[Stored items]
- - - - - - -
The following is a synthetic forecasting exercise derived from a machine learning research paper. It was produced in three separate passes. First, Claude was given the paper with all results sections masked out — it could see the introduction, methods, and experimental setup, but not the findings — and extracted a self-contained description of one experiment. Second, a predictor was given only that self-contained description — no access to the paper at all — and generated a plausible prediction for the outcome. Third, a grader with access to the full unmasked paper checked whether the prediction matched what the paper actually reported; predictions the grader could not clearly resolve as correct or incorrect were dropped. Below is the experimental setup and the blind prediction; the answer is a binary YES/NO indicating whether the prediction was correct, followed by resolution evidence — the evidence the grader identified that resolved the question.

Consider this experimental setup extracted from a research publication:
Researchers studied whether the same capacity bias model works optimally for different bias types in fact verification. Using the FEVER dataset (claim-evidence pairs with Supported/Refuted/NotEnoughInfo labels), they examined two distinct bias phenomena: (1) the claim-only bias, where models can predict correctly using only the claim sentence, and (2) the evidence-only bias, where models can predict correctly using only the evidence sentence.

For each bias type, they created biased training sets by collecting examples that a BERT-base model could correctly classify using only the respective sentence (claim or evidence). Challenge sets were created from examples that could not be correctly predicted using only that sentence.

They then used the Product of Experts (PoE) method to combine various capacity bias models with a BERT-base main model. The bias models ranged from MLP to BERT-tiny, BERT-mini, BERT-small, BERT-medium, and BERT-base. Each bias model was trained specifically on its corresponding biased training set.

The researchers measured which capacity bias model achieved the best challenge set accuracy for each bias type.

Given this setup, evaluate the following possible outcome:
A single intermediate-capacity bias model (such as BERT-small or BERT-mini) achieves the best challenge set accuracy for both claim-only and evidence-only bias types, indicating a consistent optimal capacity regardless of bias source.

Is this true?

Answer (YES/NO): NO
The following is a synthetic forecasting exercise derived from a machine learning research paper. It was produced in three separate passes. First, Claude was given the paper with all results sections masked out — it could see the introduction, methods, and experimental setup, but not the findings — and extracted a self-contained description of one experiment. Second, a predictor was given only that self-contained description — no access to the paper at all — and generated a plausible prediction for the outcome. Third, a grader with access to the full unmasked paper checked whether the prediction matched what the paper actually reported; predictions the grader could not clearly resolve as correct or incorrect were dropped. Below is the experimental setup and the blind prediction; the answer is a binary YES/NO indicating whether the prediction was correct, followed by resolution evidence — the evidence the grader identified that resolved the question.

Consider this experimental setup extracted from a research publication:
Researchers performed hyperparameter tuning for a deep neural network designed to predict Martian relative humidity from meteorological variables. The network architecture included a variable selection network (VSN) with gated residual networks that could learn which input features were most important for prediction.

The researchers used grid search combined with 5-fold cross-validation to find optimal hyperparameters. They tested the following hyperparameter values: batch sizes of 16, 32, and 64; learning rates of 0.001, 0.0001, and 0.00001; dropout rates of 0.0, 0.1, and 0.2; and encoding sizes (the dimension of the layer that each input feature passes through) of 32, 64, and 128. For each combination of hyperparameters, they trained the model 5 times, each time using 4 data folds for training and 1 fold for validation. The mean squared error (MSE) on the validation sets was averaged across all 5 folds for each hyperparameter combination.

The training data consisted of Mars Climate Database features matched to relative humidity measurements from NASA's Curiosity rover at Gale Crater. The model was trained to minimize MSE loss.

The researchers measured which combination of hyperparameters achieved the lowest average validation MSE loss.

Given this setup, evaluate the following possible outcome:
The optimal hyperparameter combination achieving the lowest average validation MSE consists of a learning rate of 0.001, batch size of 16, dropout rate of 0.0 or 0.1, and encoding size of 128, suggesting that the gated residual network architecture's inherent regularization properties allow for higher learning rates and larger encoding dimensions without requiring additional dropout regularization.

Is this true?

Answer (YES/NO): NO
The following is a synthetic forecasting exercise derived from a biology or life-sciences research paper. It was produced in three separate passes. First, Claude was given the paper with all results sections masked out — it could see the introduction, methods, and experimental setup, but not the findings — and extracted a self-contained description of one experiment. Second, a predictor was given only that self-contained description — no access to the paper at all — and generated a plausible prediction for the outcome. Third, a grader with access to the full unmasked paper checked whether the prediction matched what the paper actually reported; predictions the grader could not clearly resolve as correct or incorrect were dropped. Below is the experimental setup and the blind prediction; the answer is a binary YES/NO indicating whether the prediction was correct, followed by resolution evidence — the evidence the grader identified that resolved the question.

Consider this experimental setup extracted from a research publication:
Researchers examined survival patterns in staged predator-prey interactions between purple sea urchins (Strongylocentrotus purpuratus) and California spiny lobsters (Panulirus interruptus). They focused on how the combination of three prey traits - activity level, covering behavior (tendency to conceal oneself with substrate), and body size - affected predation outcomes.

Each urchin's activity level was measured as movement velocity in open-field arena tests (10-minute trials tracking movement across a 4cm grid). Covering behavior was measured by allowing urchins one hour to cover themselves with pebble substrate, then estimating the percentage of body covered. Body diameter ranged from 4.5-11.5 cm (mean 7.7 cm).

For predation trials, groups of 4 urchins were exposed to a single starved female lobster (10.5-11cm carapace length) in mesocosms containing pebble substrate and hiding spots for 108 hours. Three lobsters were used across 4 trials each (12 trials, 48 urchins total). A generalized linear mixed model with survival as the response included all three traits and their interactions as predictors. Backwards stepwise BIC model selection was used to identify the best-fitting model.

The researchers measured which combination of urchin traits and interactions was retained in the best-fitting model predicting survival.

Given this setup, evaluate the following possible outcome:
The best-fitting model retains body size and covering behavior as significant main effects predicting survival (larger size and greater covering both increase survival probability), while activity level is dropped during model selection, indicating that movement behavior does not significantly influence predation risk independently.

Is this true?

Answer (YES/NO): NO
- - - - - - -
Nothing but the lines from the one with "Researchers examined survival" through the end of the data above should be repeated, each exactly as it stands.

● **Task response**:
Researchers examined survival patterns in staged predator-prey interactions between purple sea urchins (Strongylocentrotus purpuratus) and California spiny lobsters (Panulirus interruptus). They focused on how the combination of three prey traits - activity level, covering behavior (tendency to conceal oneself with substrate), and body size - affected predation outcomes.

Each urchin's activity level was measured as movement velocity in open-field arena tests (10-minute trials tracking movement across a 4cm grid). Covering behavior was measured by allowing urchins one hour to cover themselves with pebble substrate, then estimating the percentage of body covered. Body diameter ranged from 4.5-11.5 cm (mean 7.7 cm).

For predation trials, groups of 4 urchins were exposed to a single starved female lobster (10.5-11cm carapace length) in mesocosms containing pebble substrate and hiding spots for 108 hours. Three lobsters were used across 4 trials each (12 trials, 48 urchins total). A generalized linear mixed model with survival as the response included all three traits and their interactions as predictors. Backwards stepwise BIC model selection was used to identify the best-fitting model.

The researchers measured which combination of urchin traits and interactions was retained in the best-fitting model predicting survival.

Given this setup, evaluate the following possible outcome:
The best-fitting model retains body size and covering behavior as significant main effects predicting survival (larger size and greater covering both increase survival probability), while activity level is dropped during model selection, indicating that movement behavior does not significantly influence predation risk independently.

Is this true?

Answer (YES/NO): NO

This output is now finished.